The ambiguity in that title was entirely deliberate. It was some time last year when we were standing on the allotment and I said to Madame – “It suddenly looks as if it has matured”. Whatever it is – possibly the fruit trees which have really got their roots down, but also the fact that all the wooden structures are greyed and in some cases needing replacing; the polytunnel is theoretically due a new skin which we can’t really afford, and somehow when you add it all up it looks as if it’s been around the block a few times and decided to settle down to middle-age.
Of course, looked at through the eyes of love (how else should you look at ten years of your gardening life?) – it’s what the scholars call a palimpsest. Back in the day when writing was an expensive luxury, the materials were used more than once and traces of a previous, older message, letter or even book could be discovered lurking faintly under the younger. It’s exactly the same for our grown-up allotment. Every bed, and almost every other structure is just the latest version of an older one; complete with previous soil level, old screws and joints betraying their previous history. Beds have been re-purposed and re-designated over the years and the soil improved with tons of compost and leaf mould. Where once there was a difficult mix of clay and loam, there’s a much more fertile, sweeter smelling and friable soil. Despite all our efforts to find the best place to grow strawberries they migrated without any intervention from us to a spot in the lee of the polytunnel where they’re completely happy. Who says that plants can’t talk!
The latest batch of four raised beds are actually the top of four deep compost bins that I sawed in half horizontally a few weeks ago because they’d become an unofficial dump. They’ll be replaced by a single California Cylinder made from two concentric rings of sheep wire filled with cardboard and with a rough and ready chimney driven through the middle. It’s an idea we got (I think) from Lawrence Hills and it works a treat and heats up fast with the help of what he called “human activator” and you can work that one out for yourselves. An alternative activator is comfrey liquid but be warned, it really stinks.
Recycling of old materials isn’t just virtuous, it’s cheap.

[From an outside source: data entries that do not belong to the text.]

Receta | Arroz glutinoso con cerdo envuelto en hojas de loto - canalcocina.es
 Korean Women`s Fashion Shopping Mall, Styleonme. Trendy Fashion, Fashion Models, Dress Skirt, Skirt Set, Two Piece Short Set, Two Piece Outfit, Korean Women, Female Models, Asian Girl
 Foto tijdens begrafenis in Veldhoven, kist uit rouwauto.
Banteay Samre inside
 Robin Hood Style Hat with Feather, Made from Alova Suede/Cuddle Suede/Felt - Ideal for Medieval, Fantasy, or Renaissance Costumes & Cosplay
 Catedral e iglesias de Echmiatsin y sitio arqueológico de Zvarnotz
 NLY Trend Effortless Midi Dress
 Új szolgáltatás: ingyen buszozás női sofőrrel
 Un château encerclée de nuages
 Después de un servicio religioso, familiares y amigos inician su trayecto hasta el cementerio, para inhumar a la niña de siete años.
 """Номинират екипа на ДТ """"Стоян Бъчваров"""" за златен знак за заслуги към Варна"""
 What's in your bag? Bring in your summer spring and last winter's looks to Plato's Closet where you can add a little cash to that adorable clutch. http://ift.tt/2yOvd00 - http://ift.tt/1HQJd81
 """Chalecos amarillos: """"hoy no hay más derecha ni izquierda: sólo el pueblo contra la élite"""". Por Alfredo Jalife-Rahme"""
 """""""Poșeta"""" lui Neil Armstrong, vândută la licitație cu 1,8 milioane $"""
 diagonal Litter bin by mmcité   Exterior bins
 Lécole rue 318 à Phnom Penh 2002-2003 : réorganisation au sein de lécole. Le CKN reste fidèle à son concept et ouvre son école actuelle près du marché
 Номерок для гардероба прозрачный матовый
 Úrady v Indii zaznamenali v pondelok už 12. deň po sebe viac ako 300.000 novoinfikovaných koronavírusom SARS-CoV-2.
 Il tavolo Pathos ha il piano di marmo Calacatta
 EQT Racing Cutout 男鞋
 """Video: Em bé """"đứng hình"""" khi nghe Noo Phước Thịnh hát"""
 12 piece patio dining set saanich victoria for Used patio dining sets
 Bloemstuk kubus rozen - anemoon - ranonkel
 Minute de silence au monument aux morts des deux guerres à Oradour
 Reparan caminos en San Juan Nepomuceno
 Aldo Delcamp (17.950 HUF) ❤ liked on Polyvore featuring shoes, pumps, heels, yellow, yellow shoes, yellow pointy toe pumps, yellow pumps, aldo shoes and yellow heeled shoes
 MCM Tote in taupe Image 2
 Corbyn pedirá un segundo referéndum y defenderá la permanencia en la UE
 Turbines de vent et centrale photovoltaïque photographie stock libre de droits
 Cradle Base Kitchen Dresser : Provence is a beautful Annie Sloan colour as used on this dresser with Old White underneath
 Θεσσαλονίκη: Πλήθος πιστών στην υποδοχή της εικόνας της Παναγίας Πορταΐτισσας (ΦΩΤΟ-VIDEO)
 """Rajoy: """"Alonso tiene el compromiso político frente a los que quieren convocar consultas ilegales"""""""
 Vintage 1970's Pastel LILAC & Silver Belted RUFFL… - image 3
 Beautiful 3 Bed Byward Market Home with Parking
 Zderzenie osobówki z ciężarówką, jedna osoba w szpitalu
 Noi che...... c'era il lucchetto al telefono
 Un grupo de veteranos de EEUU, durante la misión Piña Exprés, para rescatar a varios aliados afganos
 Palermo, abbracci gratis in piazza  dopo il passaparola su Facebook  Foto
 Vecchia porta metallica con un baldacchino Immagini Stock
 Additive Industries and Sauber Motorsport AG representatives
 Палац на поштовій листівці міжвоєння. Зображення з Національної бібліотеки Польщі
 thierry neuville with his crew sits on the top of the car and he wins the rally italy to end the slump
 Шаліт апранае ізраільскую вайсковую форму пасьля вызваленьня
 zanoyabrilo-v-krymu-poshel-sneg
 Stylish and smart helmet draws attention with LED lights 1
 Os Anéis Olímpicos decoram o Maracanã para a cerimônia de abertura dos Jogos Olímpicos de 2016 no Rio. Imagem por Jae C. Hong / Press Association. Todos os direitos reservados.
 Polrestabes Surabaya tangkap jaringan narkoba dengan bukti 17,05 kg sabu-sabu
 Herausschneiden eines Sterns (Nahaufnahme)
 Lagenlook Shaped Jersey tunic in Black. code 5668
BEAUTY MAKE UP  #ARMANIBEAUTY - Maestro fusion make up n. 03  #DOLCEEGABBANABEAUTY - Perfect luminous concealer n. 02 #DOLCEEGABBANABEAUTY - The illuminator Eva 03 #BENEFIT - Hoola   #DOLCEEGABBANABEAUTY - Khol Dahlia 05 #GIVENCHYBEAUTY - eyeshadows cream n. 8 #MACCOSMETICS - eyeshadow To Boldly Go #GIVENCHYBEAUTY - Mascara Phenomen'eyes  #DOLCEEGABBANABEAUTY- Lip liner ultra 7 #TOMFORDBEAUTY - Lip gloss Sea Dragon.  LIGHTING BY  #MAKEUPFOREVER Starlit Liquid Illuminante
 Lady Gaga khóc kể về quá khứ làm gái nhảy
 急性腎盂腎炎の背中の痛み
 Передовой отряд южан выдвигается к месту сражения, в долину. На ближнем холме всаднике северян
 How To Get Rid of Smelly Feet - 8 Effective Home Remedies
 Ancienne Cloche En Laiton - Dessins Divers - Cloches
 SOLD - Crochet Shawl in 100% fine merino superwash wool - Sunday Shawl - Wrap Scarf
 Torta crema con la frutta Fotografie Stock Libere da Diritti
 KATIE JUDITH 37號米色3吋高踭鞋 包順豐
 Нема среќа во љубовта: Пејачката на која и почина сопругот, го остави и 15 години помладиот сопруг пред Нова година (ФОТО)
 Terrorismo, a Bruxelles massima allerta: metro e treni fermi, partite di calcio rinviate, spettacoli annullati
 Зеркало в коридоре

The eight beds I’ve just finished cost the price of a few new screws and some additional topsoil and compost for the new growing layer. I saved all the original topsoil in bags – they were hellishly heavy – and filled the resulting holes with fresh vegetable waste, cardboard and wood chip, then I put the original topsoil back on top and augmented it. The good soil is now 18″ deep and will be perfect for growing show-off carrots and parsnips.
The only constant factor in an allotment seems to be the unexpected. Last year’s pepper plants bought from a garden centre turned out to be Scotch Bonnets. We now have a lifetime supply of dried chillies. Each season is spent in negotiation with the weather, and with climate change advancing rapidly the old certainties and folk rhythms are becoming redundant. This year, for instance May and June swapped places whilst April showers were in short supply, and all we can do is ride with the volatility of the weather.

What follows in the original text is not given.